Он очень полюбил смотреть на себя в большое, что висит в зале, зеркало, и часто думал о том, как этот старик в штатском платье, похожий на профессора и стоящий теперь на фоне далеко отраженной комнаты, хотел, по приезде из Наугейма, бороться с блестящим генералом, от которого трепещет вся губерния. И казался ему этот профессор странно бледным, мертвым, а генерал с витым шнуром через плечо — живым, бодрым и ярким. И почему-то всегда вспоминалась одна поездка в Петербург.

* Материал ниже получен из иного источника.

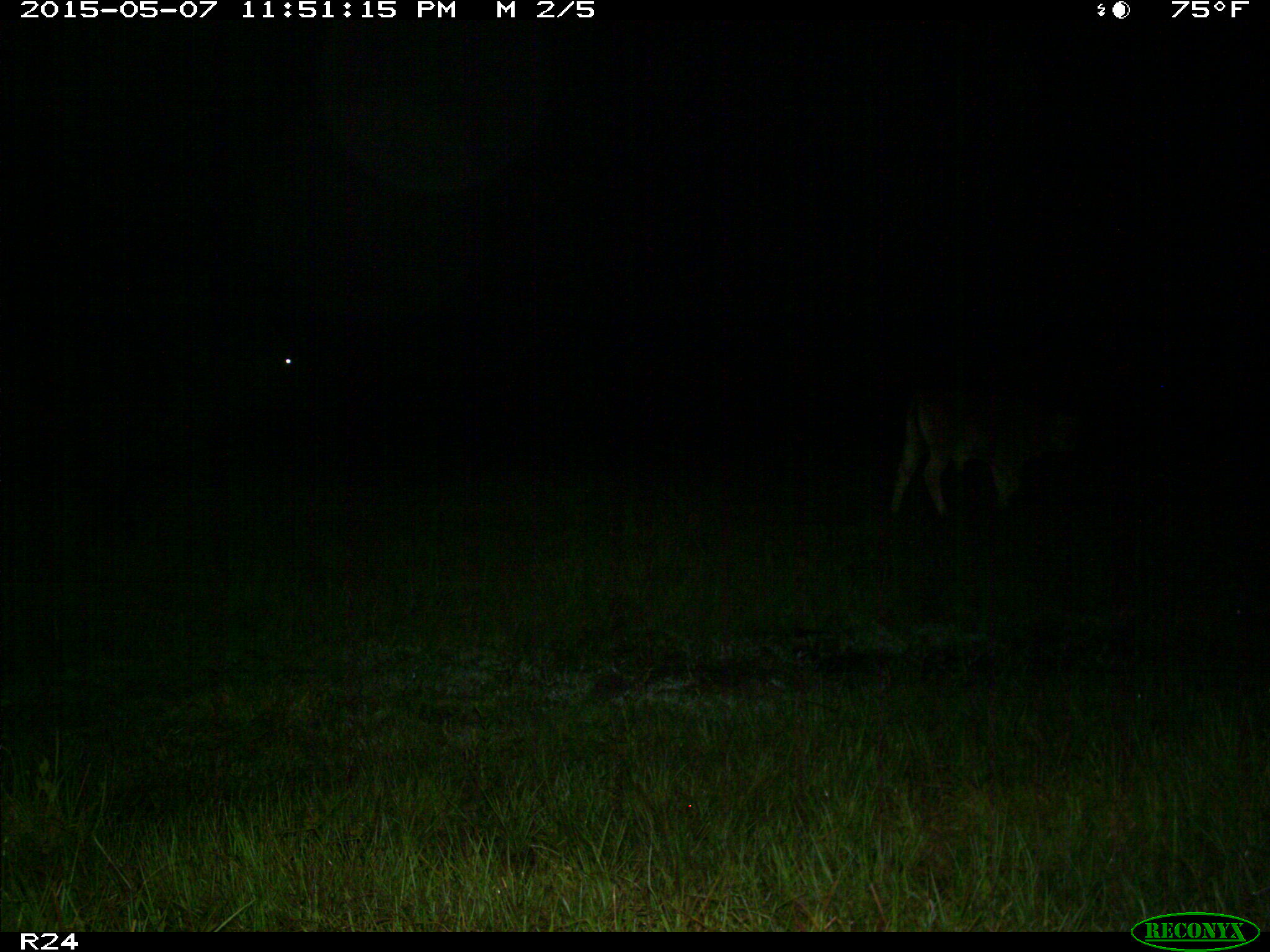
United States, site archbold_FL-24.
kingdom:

Был май. Часа в четыре, он поехал в. Михайловский манеж на цветочную выставку, и это коротенькое время, прожитое случайно, неожиданно, среди чужой, незнаемой толпы, составило самое нежное впечатление жизни. Цветы прекрасные, временные звезды земли, тени звезд небесных говорили о жизни прекрасной, тайна и пути которой еще не разгаданы человеком, — о жизни, которая, страдая, молчит; говорили о какой-то встрече, которая могла бы быть у него на земле и, по странной случайности, прошла мимо…

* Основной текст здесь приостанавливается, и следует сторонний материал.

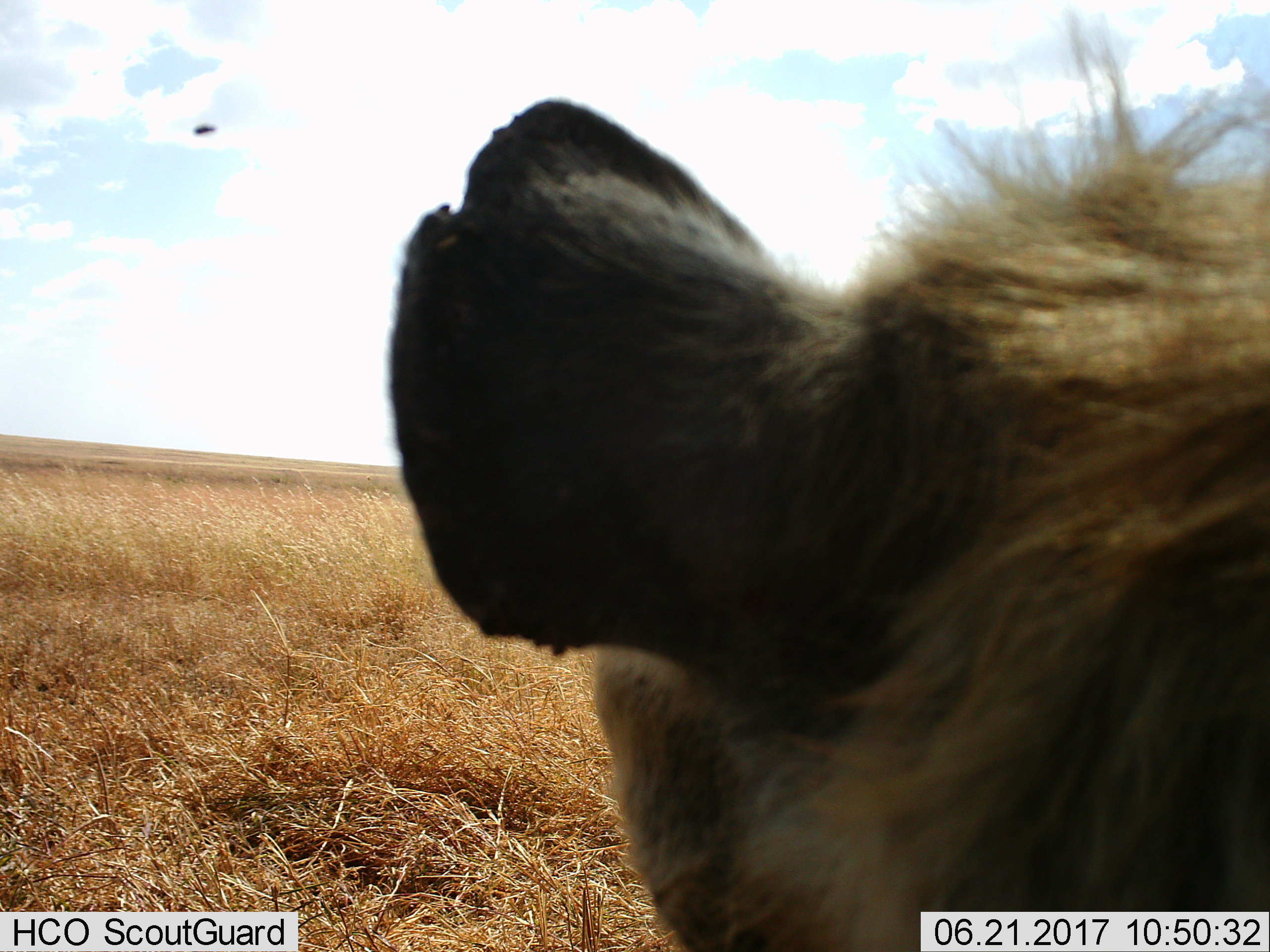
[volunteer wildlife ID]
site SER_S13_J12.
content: unidentified animal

В дверь уже стучались: приходил доктор Пепенко, говорил на «о» и, криво, на середину носа надев увеличительное пенсне, писал рецепты, которые Свирин сейчас же торопливо относил в Красную аптеку.

В девять часов утра губернатор сходил в нижний этаж, в свой служебный кабинет.

Два этажа дома соединялись меж собой внутренней деревянною лестницей, по которой губернатор любил ходить. Лестница была дубовая, с широкими, сделанными в виде лотка, перилами. Ступеней в ней было четырнадцать; когда по ним шел губернатор, то чувствовал, что они скользкие, крепкие, толстые и твердые, как камни. В его жизни случалось много неприятностей, но когда он, придерживаясь за перила с точеными, пузатыми колонками, медленно, спокойно сходил по этой лестнице, то, неизвестно почему, у него прежде всего являлась уверенность в своей правоте, силе и непоколебимости. В это время губернатор ясно видел, как живет его большой дом, в жизни которого он был главным, неоспоримым руководителем.